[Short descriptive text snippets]
[Start of section]
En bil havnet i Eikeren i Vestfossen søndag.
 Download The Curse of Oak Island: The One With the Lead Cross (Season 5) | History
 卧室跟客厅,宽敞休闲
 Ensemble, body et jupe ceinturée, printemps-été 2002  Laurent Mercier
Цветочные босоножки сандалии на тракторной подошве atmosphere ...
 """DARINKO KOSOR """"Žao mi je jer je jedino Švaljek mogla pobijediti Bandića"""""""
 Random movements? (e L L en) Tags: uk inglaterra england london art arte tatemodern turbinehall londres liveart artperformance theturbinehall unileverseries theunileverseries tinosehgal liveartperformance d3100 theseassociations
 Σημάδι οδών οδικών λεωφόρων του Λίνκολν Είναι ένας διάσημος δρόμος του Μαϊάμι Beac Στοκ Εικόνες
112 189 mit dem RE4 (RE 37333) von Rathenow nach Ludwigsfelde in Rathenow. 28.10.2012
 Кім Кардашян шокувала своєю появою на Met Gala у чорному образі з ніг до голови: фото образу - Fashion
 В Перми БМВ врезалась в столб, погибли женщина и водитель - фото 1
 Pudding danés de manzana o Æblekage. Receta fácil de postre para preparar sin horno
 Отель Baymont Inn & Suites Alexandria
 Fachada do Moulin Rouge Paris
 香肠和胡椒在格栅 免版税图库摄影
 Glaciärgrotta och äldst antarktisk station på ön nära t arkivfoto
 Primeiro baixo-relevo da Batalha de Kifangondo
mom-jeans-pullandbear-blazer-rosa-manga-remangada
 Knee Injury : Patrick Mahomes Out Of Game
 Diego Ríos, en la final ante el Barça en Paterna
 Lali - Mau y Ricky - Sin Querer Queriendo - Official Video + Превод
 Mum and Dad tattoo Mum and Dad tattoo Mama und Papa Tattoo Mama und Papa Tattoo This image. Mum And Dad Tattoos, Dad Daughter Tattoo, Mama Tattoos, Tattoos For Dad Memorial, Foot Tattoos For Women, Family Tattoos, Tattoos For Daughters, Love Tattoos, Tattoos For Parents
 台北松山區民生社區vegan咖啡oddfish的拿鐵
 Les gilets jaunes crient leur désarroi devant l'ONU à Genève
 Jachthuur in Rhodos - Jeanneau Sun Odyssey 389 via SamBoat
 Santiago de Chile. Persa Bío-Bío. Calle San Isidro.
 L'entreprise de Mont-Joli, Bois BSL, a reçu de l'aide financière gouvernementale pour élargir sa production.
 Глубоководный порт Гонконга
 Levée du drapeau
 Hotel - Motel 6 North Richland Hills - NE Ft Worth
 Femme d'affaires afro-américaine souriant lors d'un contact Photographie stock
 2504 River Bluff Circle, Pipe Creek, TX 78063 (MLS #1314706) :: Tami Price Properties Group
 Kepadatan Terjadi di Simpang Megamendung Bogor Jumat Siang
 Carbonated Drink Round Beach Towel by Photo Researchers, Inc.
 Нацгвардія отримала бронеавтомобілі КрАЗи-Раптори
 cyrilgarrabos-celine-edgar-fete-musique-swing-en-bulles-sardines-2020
[End of section]
Return, please, the lines of the data from the first through the line containing "L'entreprise de Mont-Joli, Bois", both kept, exactly as they stand and nothing more.

- _Solution to this exercise_:
En bil havnet i Eikeren i Vestfossen søndag.
 Download The Curse of Oak Island: The One With the Lead Cross (Season 5) | History
 卧室跟客厅,宽敞休闲
 Ensemble, body et jupe ceinturée, printemps-été 2002  Laurent Mercier
Цветочные босоножки сандалии на тракторной подошве atmosphere ...
 """DARINKO KOSOR """"Žao mi je jer je jedino Švaljek mogla pobijediti Bandića"""""""
 Random movements? (e L L en) Tags: uk inglaterra england london art arte tatemodern turbinehall londres liveart artperformance theturbinehall unileverseries theunileverseries tinosehgal liveartperformance d3100 theseassociations
 Σημάδι οδών οδικών λεωφόρων του Λίνκολν Είναι ένας διάσημος δρόμος του Μαϊάμι Beac Στοκ Εικόνες
112 189 mit dem RE4 (RE 37333) von Rathenow nach Ludwigsfelde in Rathenow. 28.10.2012
 Кім Кардашян шокувала своєю появою на Met Gala у чорному образі з ніг до голови: фото образу - Fashion
 В Перми БМВ врезалась в столб, погибли женщина и водитель - фото 1
 Pudding danés de manzana o Æblekage. Receta fácil de postre para preparar sin horno
 Отель Baymont Inn & Suites Alexandria
 Fachada do Moulin Rouge Paris
 香肠和胡椒在格栅 免版税图库摄影
 Glaciärgrotta och äldst antarktisk station på ön nära t arkivfoto
 Primeiro baixo-relevo da Batalha de Kifangondo
mom-jeans-pullandbear-blazer-rosa-manga-remangada
 Knee Injury : Patrick Mahomes Out Of Game
 Diego Ríos, en la final ante el Barça en Paterna
 Lali - Mau y Ricky - Sin Querer Queriendo - Official Video + Превод
 Mum and Dad tattoo Mum and Dad tattoo Mama und Papa Tattoo Mama und Papa Tattoo This image. Mum And Dad Tattoos, Dad Daughter Tattoo, Mama Tattoos, Tattoos For Dad Memorial, Foot Tattoos For Women, Family Tattoos, Tattoos For Daughters, Love Tattoos, Tattoos For Parents
 台北松山區民生社區vegan咖啡oddfish的拿鐵
 Les gilets jaunes crient leur désarroi devant l'ONU à Genève
 Jachthuur in Rhodos - Jeanneau Sun Odyssey 389 via SamBoat
 Santiago de Chile. Persa Bío-Bío. Calle San Isidro.
 L'entreprise de Mont-Joli, Bois BSL, a reçu de l'aide financière gouvernementale pour élargir sa production.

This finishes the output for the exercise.